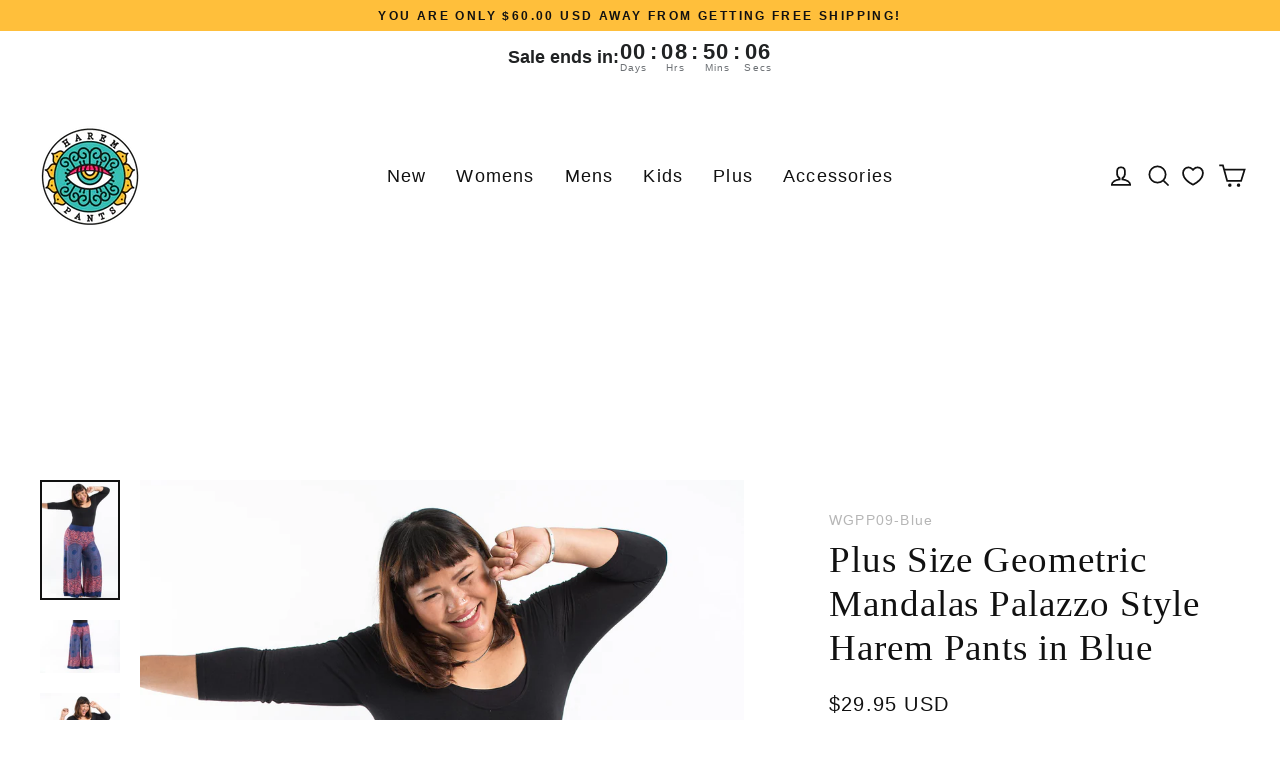

--- FILE ---
content_type: text/javascript
request_url: https://www.harempants.com/cdn/shop/t/42/assets/custom.js?v=128395659299792866281684478362
body_size: -212
content:
if(typeof ProductPaginationLoadMore<"u"){let parentProductPaginationLoadMoreFn=ProductPaginationLoadMore.prototype.compileTemplate;ProductPaginationLoadMore.prototype.compileTemplate=function(data){let html=parentProductPaginationLoadMoreFn.call(this,data);return data||(data=this.data),console.log("ProductPaginationLoadMore.data",data,this),html}}if(typeof jdgm<"u"){console.log("has jdgm",jdgm);let fnLoadSvg=jdgm._loadSvg;jdgm._loadSvg=function(t,n,r,i,o){let html=fnLoadSvg.call(this,t,n,r,i,o);return console.log("loadSvg",html,t,n,r,i,o),html}}else console.log("no jdgm");const documentHeight=()=>{document.documentElement.style.setProperty("--doc-height",`${window.innerHeight}px`)};window.addEventListener("resize",documentHeight),documentHeight();function updateHeader(evt){const section_id="sections--16051028525242__shipping-bar";fetch(window.location.pathname+"?sections="+section_id).then(response=>response.json()).then(data=>{document.getElementById("shopify-section-"+section_id).outerHTML=data[section_id]})}document.addEventListener("cart:updated",updateHeader),document.addEventListener("ajaxProduct:added",updateHeader),document.addEventListener("variant:change",function(evt){console.log("variant:change",evt)});function addToCartClickEvent(evt){console.log("querySelectAll.button.add-to-cart:click",evt)}document.querySelectorAll("button.add-to-cart").forEach(el=>{console.log("button.add-to-cart",el),el.addEventListener("click",addToCartClickEvent,{once:!0})});
//# sourceMappingURL=/cdn/shop/t/42/assets/custom.js.map?v=128395659299792866281684478362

· · · ·

### What the task asks
Give back the whole listing exactly as written. Do not include any picture.

### Solution
--- FILE ---
content_type: text/javascript
request_url: https://www.harempants.com/cdn/shop/t/42/assets/custom.js?v=128395659299792866281684478362
body_size: -212
content:
if(typeof ProductPaginationLoadMore<"u"){let parentProductPaginationLoadMoreFn=ProductPaginationLoadMore.prototype.compileTemplate;ProductPaginationLoadMore.prototype.compileTemplate=function(data){let html=parentProductPaginationLoadMoreFn.call(this,data);return data||(data=this.data),console.log("ProductPaginationLoadMore.data",data,this),html}}if(typeof jdgm<"u"){console.log("has jdgm",jdgm);let fnLoadSvg=jdgm._loadSvg;jdgm._loadSvg=function(t,n,r,i,o){let html=fnLoadSvg.call(this,t,n,r,i,o);return console.log("loadSvg",html,t,n,r,i,o),html}}else console.log("no jdgm");const documentHeight=()=>{document.documentElement.style.setProperty("--doc-height",`${window.innerHeight}px`)};window.addEventListener("resize",documentHeight),documentHeight();function updateHeader(evt){const section_id="sections--16051028525242__shipping-bar";fetch(window.location.pathname+"?sections="+section_id).then(response=>response.json()).then(data=>{document.getElementById("shopify-section-"+section_id).outerHTML=data[section_id]})}document.addEventListener("cart:updated",updateHeader),document.addEventListener("ajaxProduct:added",updateHeader),document.addEventListener("variant:change",function(evt){console.log("variant:change",evt)});function addToCartClickEvent(evt){console.log("querySelectAll.button.add-to-cart:click",evt)}document.querySelectorAll("button.add-to-cart").forEach(el=>{console.log("button.add-to-cart",el),el.addEventListener("click",addToCartClickEvent,{once:!0})});
//# sourceMappingURL=/cdn/shop/t/42/assets/custom.js.map?v=128395659299792866281684478362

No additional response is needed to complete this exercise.